Once the FTC reissues the Green Guides, or perhaps even before that time, the FTC will likely begin a series of targeted enforcement actions designed to send a message to marketers that the more egregious falsehoods should be stopped. If past history is any guide, enforcement actions will likely be targeted at a few brand name companies that will draw greater attention to the issue. At the same time, private litigants will continue to police each others' claims through the mechanisms of the NAD and Lanham Act litigation.
Thus, while standards applicable to the currently "hot" environmental claims are still in development, marketers would be well advised to ensure that, as with all advertising claims, they have a reasonable basis for the eco-friendly benefits they tout.
In particular, to the extent that green marketing claims are made for a product, marketers should be careful to indicate, which if any components of the product the benefits relate to and marketers should avoid exaggerating the overall environmental benefits of their products based on the presence of a specific eco-friendly attribute. These are the kinds of claims that have gotten marketers in trouble in the past and are likely to continue to attract scrutiny while more particularized standards are being developed.
Christopher A. Cole and Linda A. Goldstein are partners at Manatt, Phelps & Phillips. Mr. Cole, from the Washington, D.C. office, is a litigator specializing in advertising issues. Ms. Goldstein, from Manatt's New York office, is the chair of the firm's advertising, marketing and media group.
Endnotes:
1. Due to space limitations, we do not address numerous class action complaints regarding allegedly false green marketing claims.
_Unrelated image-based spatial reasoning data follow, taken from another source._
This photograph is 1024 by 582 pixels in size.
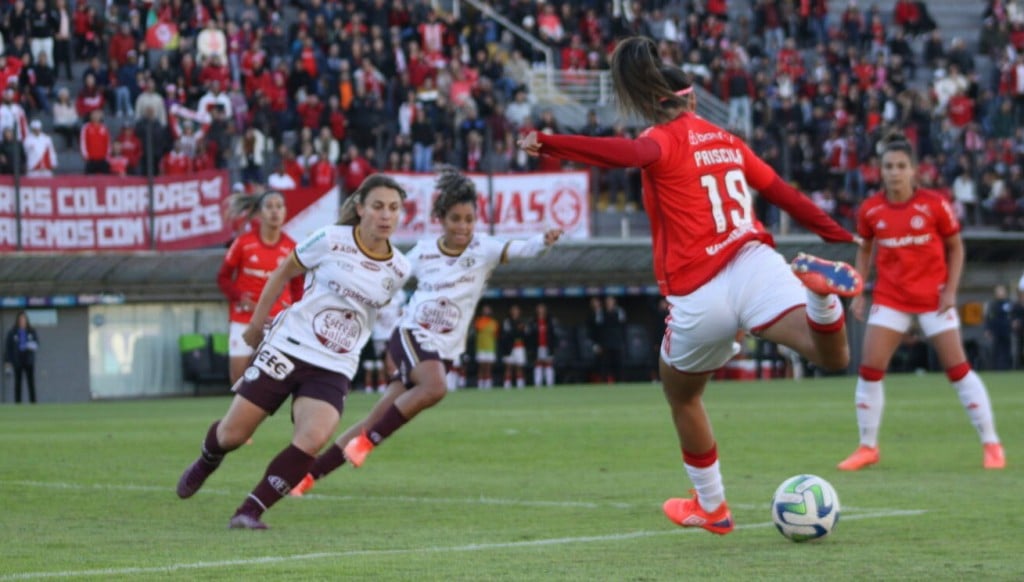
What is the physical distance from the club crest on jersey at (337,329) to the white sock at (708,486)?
221cm

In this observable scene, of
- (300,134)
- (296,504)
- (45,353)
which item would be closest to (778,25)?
(300,134)

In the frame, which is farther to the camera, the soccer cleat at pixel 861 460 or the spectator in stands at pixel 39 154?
the spectator in stands at pixel 39 154

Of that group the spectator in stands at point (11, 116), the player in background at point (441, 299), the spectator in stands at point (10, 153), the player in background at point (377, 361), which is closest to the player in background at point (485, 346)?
the player in background at point (377, 361)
There is every reason to believe that these consumer fraud class actions will continue to proliferate.
2. The whole concept of trading credits for greenhouse gases and other pollutants may itself be in turmoil in light of the D.C. Circuit's blockbuster decision in North Carolina v. EPA, No. 05-1244 (July 11, 2008), which vacated and remanded EPA's proposed Clean Air Interstate Rule (CAIR), which would have created a trading program for sources contributing to particulate and ozone pollution.